**DATA EXTRACT**:

>>>>

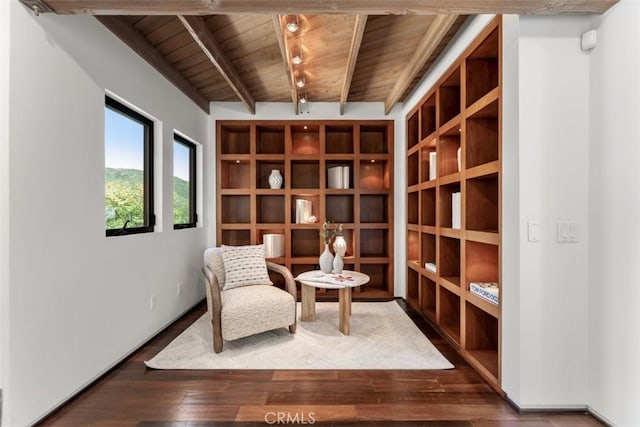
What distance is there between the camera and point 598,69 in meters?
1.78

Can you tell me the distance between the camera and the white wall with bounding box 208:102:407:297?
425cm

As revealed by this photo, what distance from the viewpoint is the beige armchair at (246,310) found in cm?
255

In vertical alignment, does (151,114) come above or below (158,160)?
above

<<<<
>>>>

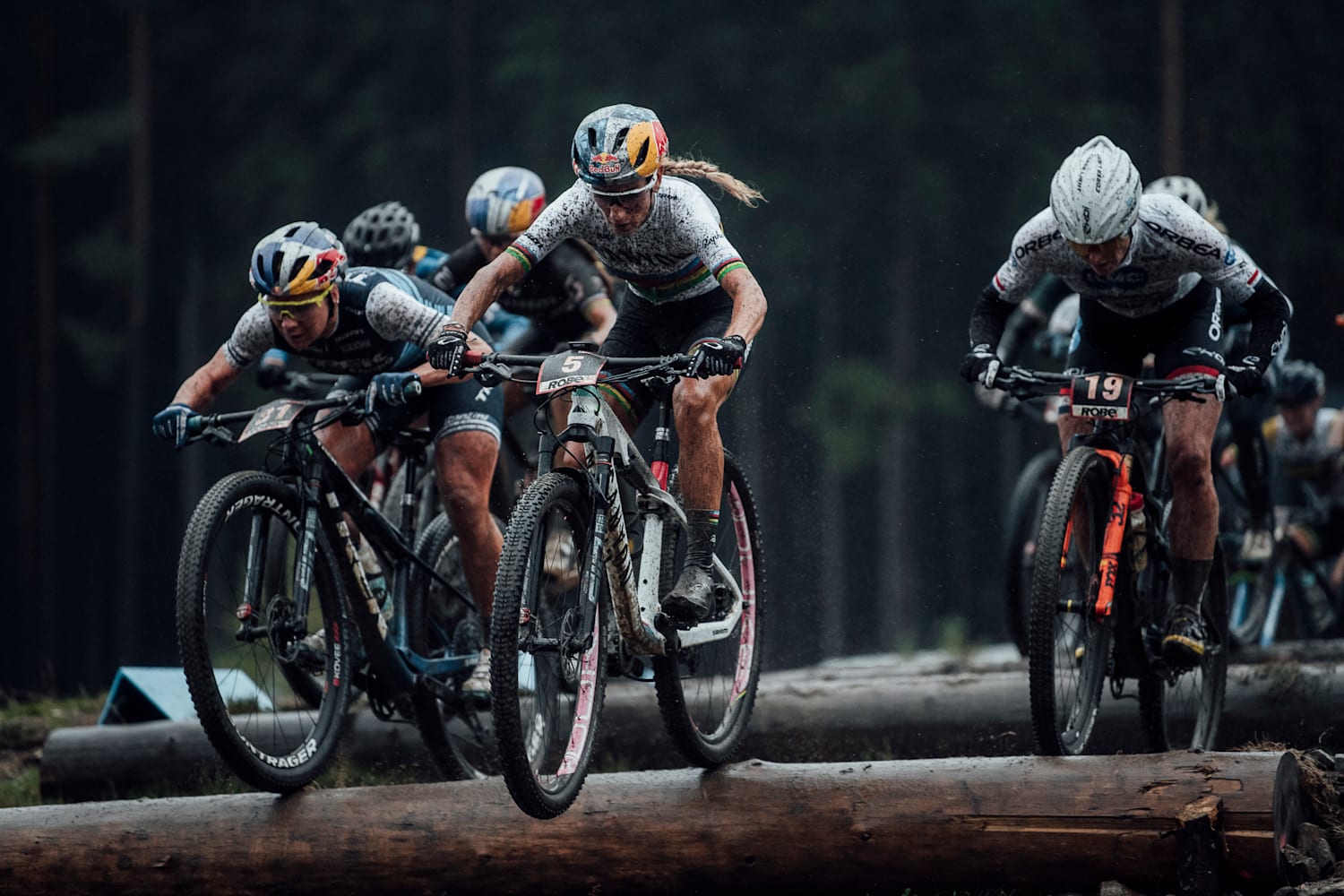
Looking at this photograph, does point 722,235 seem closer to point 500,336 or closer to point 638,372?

<<<<
>>>>

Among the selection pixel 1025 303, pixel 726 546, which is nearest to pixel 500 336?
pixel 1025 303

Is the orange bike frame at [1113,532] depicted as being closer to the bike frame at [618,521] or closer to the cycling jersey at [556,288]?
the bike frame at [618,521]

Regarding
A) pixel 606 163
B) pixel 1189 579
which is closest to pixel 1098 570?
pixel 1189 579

<<<<

**GIVEN INSTRUCTION**: Report, copied in full, each line above that contains the string "bike". A match counts only if its letter case is the same.

**THE RESULT**:
Is the orange bike frame at [1113,532] depicted as being closer to the bike frame at [618,521] or closer to the cycling jersey at [556,288]?
the bike frame at [618,521]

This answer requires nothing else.